# Feeling like all your friends secretly hate you?



## saturn21

I get this feeling all the time, really. Especially at night when everything from the day just comes back to me and I realize all the mistakes I made, and how everyone just tolerates me in reality while pretending to be my friend. It's a pretty big problem of mine.

For instance, just now, I got kind of self-loathing for a second during a texting conversation with a friend. She said she had to go soon after, so now I'm thinking that she must find me so annoying and negative and depressing to be around all the time and wanted to get away from me as soon as possible and probably won't talk to me anymore because I'm just wasting her time anyways...

I probably sound pathetic, I'm sorry


----------



## allthatsparkles

Stop over-thinking and analyzing every thing you say or do. I'm sure your friends like you. If they didn't, they wouldn't be your friends.


----------



## CopadoMexicano

yeah sometimes Ive been feeling that way lately and i wonder if I should continue being friends with my current friends ive known for at least ten years.


----------



## poopledum

Yeah, tbh most of my friends are just 'friends of convenience'. All doing the same subject at college...they get on better with each other than with me though. I'm just the kind of 'hanger on' I suppose.


----------



## LunaBlitz

Something similar happened to me with a best friend of mine. I had to cut myself off from her because I was being so negative. I had to be the mature one and know when I was dragging someone down with me. When you have depression it can make you self centered sometimes and not allow you to focus on the right things at hand. In relationships that negativity stresses the other person out sometimes cause no one wants to feel or dwell on sorrow. 

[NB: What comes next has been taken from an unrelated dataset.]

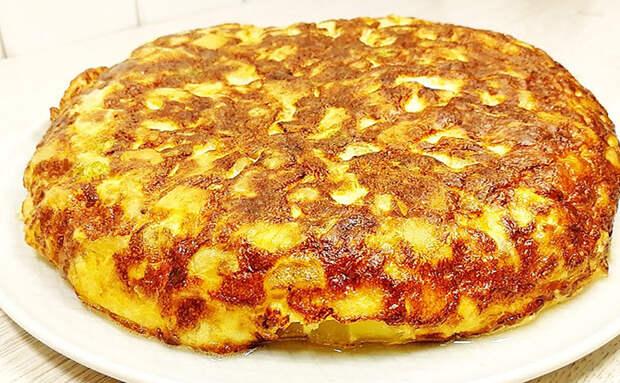 Соединяем кабачок и 4 картофелины: пирог на сковороде за 15 минут. Духовка не требуется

I'm not saying remove yourself from your group of friends or hate yourself cause that will only plunge you deeper into depression. But you have to make a conscious decision and tell yourself when you hang out with them you're not going to be the one who pulls the mood down. And if you need to talk to one of them ask them first if you can vent for a second. That way they are prepared to hear anything negative and they have the choice not to hear it when you are polite enough to ask. Be sure to use the word vent so they know you just want someone to listen. 

When you are depressed it shows through your tone of voice and body language. Start thinking of things that make you laugh when you feel this way around your friends. Enjoy your time with them and make sure you're doing things with them that you actually like and not just doing it cause they all want to.


----------



## TenYears

I agree with @allthatsparkles in that it's easy to overthink and overanalyze things. I'm horrible with that. I was sitting here going over everything I said to my kids this past weekend, analyzing everything. Did I say the right thing? Give the right advice? My oldest was kind of quiet on the ride home, is she upset with me? And on and on.

Your friends wouldn't be your friends if they secretly hated you. Really think about that, and how that sounds for a second. They don't hate you, it's your SA and probably some insecurities talking. Hey, be happy you have friends  , I have zero irl. None. Zip. Nada.


----------



## Caledon

I often feel this way  I often feel like a back up friend and I feel uninteresting and I'v had so many friends leave that I think I must be boring, even in real life I try to leave as soon as possible when talking to people to avoid annoying them because I feel as if I'm always being secretly judged and hated it drives me nuts because most of the time I end up being right. There are a few that I know don't get annoyed with me though, do you feel like you can deep down tell your true friends from the frenemys (fake friends) that want to hush you away as soon as they have gotten what they want?


----------



## BigBlueMoon

I have a good feeling they do. And actually, it's quite understandable, as I'm well aware of my flaws and have had friends that disliked me in the past. They do talk behind my back, that I know.


----------



## AndrewUK83

LunaBlitz said:


> Something similar happened to me with a best friend of mine. I had to cut myself off from her because I was being so negative. I had to be the mature one and know when I was dragging someone down with me. When you have depression it can make you self centered sometimes and not allow you to focus on the right things at hand. In relationships that negativity stresses the other person out sometimes cause no one wants to feel or dwell on sorrow.
> 
> I'm not saying remove yourself from your group of friends or hate yourself cause that will only plunge you deeper into depression. But you have to make a conscious decision and tell yourself when you hang out with them you're not going to be the one who pulls the mood down. And if you need to talk to one of them ask them first if you can vent for a second. That way they are prepared to hear anything negative and they have the choice not to hear it when you are polite enough to ask. Be sure to use the word vent so they know you just want someone to listen.
> 
> When you are depressed it shows through your tone of voice and body language. Start thinking of things that make you laugh when you feel this way around your friends. Enjoy your time with them and make sure you're doing things with them that you actually like and not just doing it cause they all want to.


That is all me that's how I get like with people especially when I think they don't care which if I am honest majority dont.


----------